▶ **What the task requires**
Starting from the line with "Bernard Sésé" and going up to and including the line with "DESCLÉE DE BROUWER", copy the listing below exactly. Leave all images out.
==== Source material ====
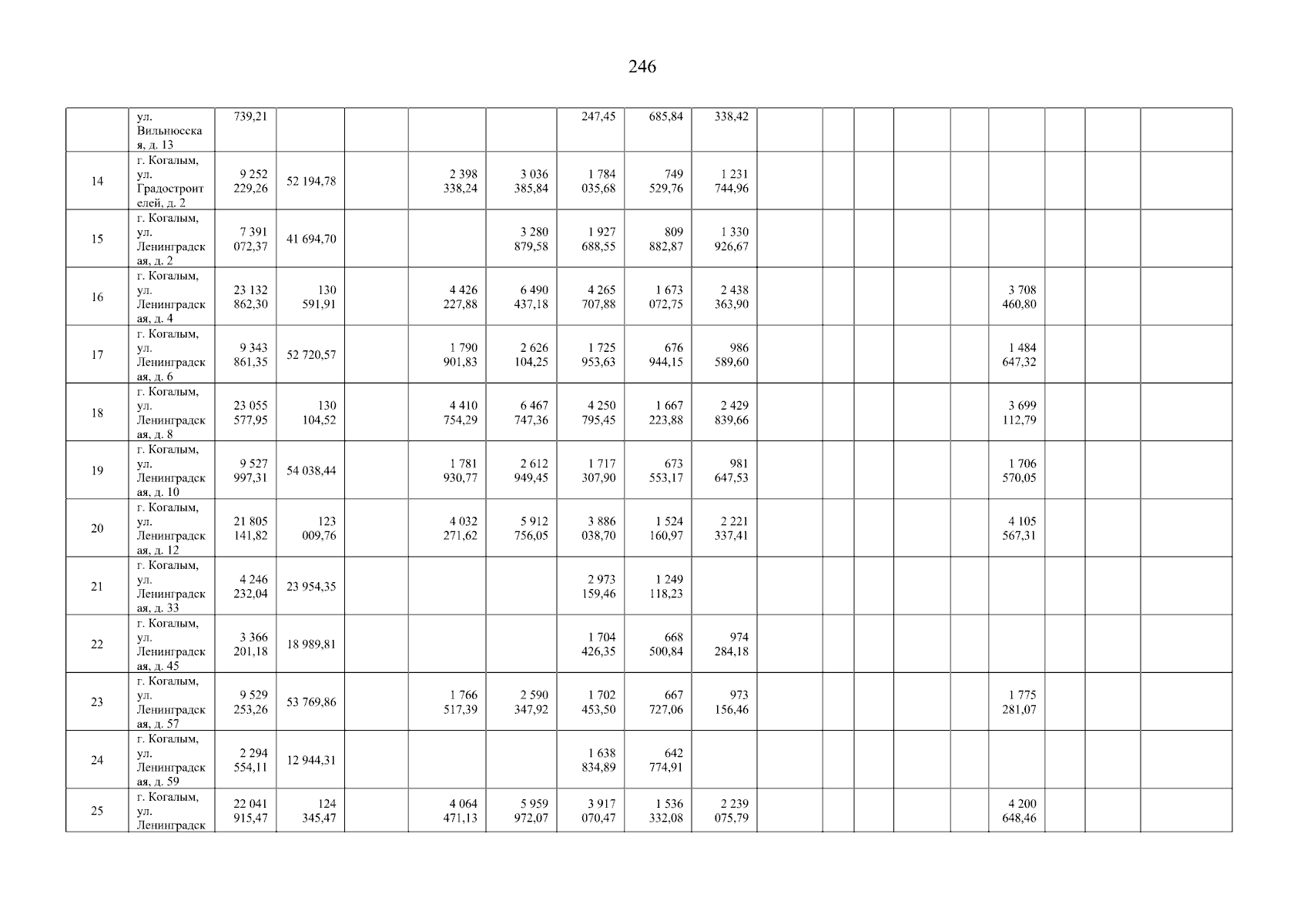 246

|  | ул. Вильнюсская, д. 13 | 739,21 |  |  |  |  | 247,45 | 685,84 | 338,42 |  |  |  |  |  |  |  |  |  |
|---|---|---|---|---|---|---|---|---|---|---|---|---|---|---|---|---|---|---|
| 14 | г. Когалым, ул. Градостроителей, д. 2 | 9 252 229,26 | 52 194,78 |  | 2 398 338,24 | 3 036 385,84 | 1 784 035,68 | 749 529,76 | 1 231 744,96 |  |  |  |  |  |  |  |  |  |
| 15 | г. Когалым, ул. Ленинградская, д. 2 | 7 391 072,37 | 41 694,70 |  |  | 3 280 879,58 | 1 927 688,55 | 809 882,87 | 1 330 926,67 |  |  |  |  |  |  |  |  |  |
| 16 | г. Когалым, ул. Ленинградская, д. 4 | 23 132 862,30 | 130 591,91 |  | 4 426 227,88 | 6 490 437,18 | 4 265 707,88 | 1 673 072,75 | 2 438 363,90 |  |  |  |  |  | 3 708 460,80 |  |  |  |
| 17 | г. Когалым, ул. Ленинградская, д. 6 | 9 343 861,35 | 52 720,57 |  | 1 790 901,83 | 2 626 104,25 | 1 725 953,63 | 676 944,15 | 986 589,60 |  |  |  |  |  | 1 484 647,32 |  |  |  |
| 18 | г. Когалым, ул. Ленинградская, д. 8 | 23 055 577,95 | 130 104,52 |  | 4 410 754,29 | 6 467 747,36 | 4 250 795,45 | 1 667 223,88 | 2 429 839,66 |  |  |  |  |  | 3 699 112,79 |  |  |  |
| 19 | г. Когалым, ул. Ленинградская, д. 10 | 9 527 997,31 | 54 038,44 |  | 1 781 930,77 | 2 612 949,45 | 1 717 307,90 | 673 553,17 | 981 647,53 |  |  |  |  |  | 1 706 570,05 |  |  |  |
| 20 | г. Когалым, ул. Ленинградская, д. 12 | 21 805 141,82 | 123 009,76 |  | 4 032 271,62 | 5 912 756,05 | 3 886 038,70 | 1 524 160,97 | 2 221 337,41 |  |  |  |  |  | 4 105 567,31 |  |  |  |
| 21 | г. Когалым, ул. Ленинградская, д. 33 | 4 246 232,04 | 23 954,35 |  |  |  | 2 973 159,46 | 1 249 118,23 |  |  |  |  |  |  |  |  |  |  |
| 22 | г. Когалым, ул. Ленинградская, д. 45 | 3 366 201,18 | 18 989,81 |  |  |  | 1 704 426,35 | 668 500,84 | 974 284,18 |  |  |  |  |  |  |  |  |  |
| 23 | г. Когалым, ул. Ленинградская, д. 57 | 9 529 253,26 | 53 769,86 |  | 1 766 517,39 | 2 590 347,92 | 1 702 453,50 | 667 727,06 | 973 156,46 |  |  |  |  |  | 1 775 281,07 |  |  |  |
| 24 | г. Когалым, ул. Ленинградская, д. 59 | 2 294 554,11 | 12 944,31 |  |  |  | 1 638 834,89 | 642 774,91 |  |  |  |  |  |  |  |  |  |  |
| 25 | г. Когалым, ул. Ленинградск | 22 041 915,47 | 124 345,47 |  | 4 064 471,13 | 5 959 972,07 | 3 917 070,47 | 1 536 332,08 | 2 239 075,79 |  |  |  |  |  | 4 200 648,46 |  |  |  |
====
==== Source material ====
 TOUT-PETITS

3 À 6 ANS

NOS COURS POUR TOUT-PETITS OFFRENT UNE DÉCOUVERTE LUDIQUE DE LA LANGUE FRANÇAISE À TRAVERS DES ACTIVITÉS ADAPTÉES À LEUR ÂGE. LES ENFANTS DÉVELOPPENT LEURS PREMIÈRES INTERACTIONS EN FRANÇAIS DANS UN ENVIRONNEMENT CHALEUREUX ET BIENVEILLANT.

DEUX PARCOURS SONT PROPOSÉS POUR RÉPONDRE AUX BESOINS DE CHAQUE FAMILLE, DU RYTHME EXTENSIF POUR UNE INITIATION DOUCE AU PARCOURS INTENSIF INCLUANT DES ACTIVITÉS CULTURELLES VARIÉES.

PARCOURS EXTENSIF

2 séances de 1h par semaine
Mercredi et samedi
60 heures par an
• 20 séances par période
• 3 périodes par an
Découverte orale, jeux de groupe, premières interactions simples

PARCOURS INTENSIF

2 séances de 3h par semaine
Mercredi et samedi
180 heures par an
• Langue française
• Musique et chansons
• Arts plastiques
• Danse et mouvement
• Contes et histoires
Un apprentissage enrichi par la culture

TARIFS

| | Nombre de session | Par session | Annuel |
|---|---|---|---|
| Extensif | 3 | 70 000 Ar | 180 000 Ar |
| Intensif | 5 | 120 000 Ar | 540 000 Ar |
====
==== Source material ====
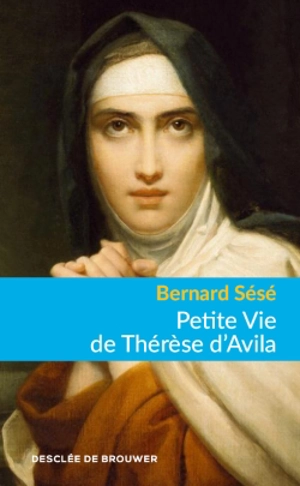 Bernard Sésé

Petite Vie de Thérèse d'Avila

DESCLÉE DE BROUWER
====
▶ **Answer box**
 Bernard Sésé

Petite Vie de Thérèse d'Avila

DESCLÉE DE BROUWER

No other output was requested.